Saturday, June 27, 2015

For When You Need a Good Cry

Had fun putting this Songs That Make Us Cry (and Songs to Cry To) playlist on YouTube in conjunction with our Parenting Roundabout podcast episode on things that make us cry. I find that country story songs are the ones that really jerk my tears — "Christmas Shoes," of course, which is the musical equivalent of a crowbar to the tear ducts, but "Don't Take the Girl" and "He Didn't Have to Be" both legitimately made me teary. I was kind of amused to see how a couple of sad songs from the old days, "Sylvia's Mother" and "Operator," are pretty obsolete because no one goes to an operator for information anymore or gets nagged by one to put in forty cents more for the next three minutes. Ah, memories.

Anyway, enjoy a listen and a weep — there are both happy and sad cry songs — and let me know in the comments what songs should be added on.

Monday, February 23, 2015

The Parenting Roundabout Oscars Live-Tweet

Or, how we managed to stay awake through five hours of gowns and golden statues. Listen to the Parenting Roundabout Podcast at parentingroundabout.com.

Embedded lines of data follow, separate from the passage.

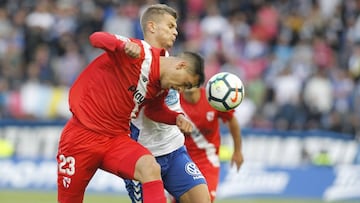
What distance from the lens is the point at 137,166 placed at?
9023mm

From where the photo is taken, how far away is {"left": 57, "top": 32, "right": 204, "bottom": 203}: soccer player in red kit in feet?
30.1

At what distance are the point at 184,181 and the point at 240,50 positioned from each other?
1345cm

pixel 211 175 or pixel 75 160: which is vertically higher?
pixel 75 160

Saturday, February 14, 2015

The Mauro 10-Point Comfort Scale for Oscar Dresses

Over my years as a parent—and maybe particularly as the parent of kids with special needs, one of whom I regularly had to get down on the floor with as he was growing up, even at parties, even at church—I've come to value comfort and practicality in outfits over fanciness and sleekness and cleavage and slits and highness of heel. And while I appreciate that your average starlet can't exactly wear sweats to the Oscars (I'd be among those dinging her if she did), I still look at some of those super-fancy dresses and wince at how uncomfortable and potentially disastrous they will be over the hours that these women will be sitting there waiting to win, lose, or present.

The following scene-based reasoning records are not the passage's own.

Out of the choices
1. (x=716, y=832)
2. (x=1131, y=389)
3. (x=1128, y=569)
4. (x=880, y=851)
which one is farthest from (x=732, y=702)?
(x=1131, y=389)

In the interest, then, of rewarding those who do manage to be both comfortable and stunning, and to penalize those who have sacrificed their own comfort for a bit of red-carpet flash, I am submitting my official version of the Mauro 10-Point Comfort Scale, on which I will be rating dresses at the Oscar shebang. Join me, won't you? And add your own suggestions and specifications in the comments.

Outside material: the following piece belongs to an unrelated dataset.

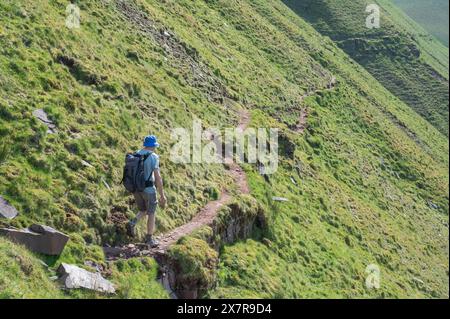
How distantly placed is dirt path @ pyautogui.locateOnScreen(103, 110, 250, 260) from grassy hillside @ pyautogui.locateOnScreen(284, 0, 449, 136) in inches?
3332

The Mauro 10-Point Comfort Scale
by Terri Mauro

Award one point for each yes answer to these questions:
  1. Cleavage: Can she sneeze or slouch without risking a wardrobe malfunction?
  2. Slit: Can she cross her legs without flashing a worldwide audience?
  3. Hemline: Can she cross her legs at all?
  4. Tightness: Can she sit for three hours without passing out or sustaining serious bruising to the midsection?
  5. Frills: Will she have direct back-and-ass seat contact without having to sit on a peplum, huge bow, or scratchy petticoat?
  6. Simplicity: Is it conceivable that she could use the restroom without having assistants along to undress and dress her?
  7. Bareness: Is her back covered enough to avoid pattern rash from a fabric-covered auditorium seat, or sweat from a leather- or plastic-covered one?
  8. Shoes: Can she walk to the stage to accept an award without risking a heel caught in a skirt or a twisted ankle?
  9. Train: Can she move freely without worrying about somebody constantly straightening out the back of her skirt (or what’s getting caught up in it)?
  10. Accessories: Do the earrings and hairstyle look like they could be worn for hours without giving her a headache?
Then subtract one point for each yes answer to these questions:
  1. Does this look like a particularly nice mother-of-the-bride dress?
  2. If that color looked that way on you, would your mother have told you not to wear it?
  3. Does it look like something she just had hanging out in her closet? Or you might have in yours?
  4. Is there a regrettable accessory? (See especially: belt)
  5. Is it just, somehow, not appropriate to the occasion? (Can range from a too-short skirt to, say, a swan costume.)